Moore recently served as deputy commander of Sector Buffalo, N.Y. The sector’s responsibilities include search and rescue, homeland security, waterways management, aids to navigation, law enforcement, facilities and vessel inspections, marine casualty investigations, engineering (naval and facilities), finance/supply, logistical support and a servicing personnel office to support Coast Guard units from Massena, N.Y. to Lorain, Ohio. These units include 10 Coast Guard stations, two Auxiliary stations, one aids to navigation team, one marine safety unit, one marine safety detachment, one LORAN station and the Cutter Neah Bay.

His Coast Guard career has encompassed a mix of operational and law enforcement tours.

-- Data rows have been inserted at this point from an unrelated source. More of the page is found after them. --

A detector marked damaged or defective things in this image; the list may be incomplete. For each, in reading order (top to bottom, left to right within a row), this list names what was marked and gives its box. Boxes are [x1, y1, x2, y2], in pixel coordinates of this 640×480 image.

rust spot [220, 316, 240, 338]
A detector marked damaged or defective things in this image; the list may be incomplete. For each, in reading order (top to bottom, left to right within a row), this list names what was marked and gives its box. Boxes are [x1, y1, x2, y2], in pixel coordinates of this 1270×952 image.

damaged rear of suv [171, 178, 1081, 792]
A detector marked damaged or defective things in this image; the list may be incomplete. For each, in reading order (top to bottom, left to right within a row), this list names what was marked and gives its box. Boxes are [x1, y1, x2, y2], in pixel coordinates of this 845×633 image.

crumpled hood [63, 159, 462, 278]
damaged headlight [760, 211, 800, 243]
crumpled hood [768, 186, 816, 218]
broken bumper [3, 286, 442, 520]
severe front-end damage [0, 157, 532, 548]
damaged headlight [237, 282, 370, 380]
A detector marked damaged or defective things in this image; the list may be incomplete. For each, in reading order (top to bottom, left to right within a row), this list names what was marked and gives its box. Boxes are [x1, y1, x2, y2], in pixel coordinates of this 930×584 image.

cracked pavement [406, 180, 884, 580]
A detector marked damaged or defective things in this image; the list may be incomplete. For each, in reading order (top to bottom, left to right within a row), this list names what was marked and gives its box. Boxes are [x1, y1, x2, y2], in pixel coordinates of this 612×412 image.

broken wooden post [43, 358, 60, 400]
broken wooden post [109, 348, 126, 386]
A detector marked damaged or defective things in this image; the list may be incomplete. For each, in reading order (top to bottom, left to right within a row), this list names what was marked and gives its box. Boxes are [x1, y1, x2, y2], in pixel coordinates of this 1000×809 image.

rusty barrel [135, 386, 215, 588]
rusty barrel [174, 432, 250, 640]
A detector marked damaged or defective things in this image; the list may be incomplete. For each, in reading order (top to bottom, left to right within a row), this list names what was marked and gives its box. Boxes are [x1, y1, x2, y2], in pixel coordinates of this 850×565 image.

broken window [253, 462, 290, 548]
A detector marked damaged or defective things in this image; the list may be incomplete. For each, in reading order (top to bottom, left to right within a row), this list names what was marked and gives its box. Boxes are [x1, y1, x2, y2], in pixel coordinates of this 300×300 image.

After graduating from the Coast Guard Academy in 1988, he served as the navigator and operations officer of the Cutter Tamaroa. Moore then served as the Eighth District Office Law Enforcement representative to the Gulf of Mexico Fisheries Management Council in New Orleans.

Following his law enforcement tour, Moore was assigned as operations officer aboard the Cutter Storis in Kodiak enforcing laws and treaties of the domestic and foreign fisheries in the Bering Sea and Gulf of Alaska.

Serving as Seventeenth District chief of the operational planning and analysis branch, Moore was responsible for the operations and resource planning staff coordinates annual planning and resource management for all Seventeenth District operations requiring cutters, boats, aircraft or teams of personnel, including those in support of ports and waterways coastal security, maritime law enforcement, safety and security during marine events, and aids to navigation. .

Assigned as executive officer aboard the Cutter Alert in Astoria, Ore., Alert’s primary missions are reflected by her motto, “Rescue, Enforce, Defend.” She patrolled the U.S. Exclusive Economic Zone to protect living marine resources from foreign fishing interests and board domestic fishing vessels to enforce federal fisheries and vessel safety laws. Alert to this day also enforces laws regarding illegal immigration and contraband.

Moore was transferred to Group Astoria where he served as the surface operations officer, supervising three heavy weather motor lifeboat stations, an aids to navigation team, and the group command center.

He then took command of the Cutter Alert for two years, prior to serving in Buffalo, N.Y.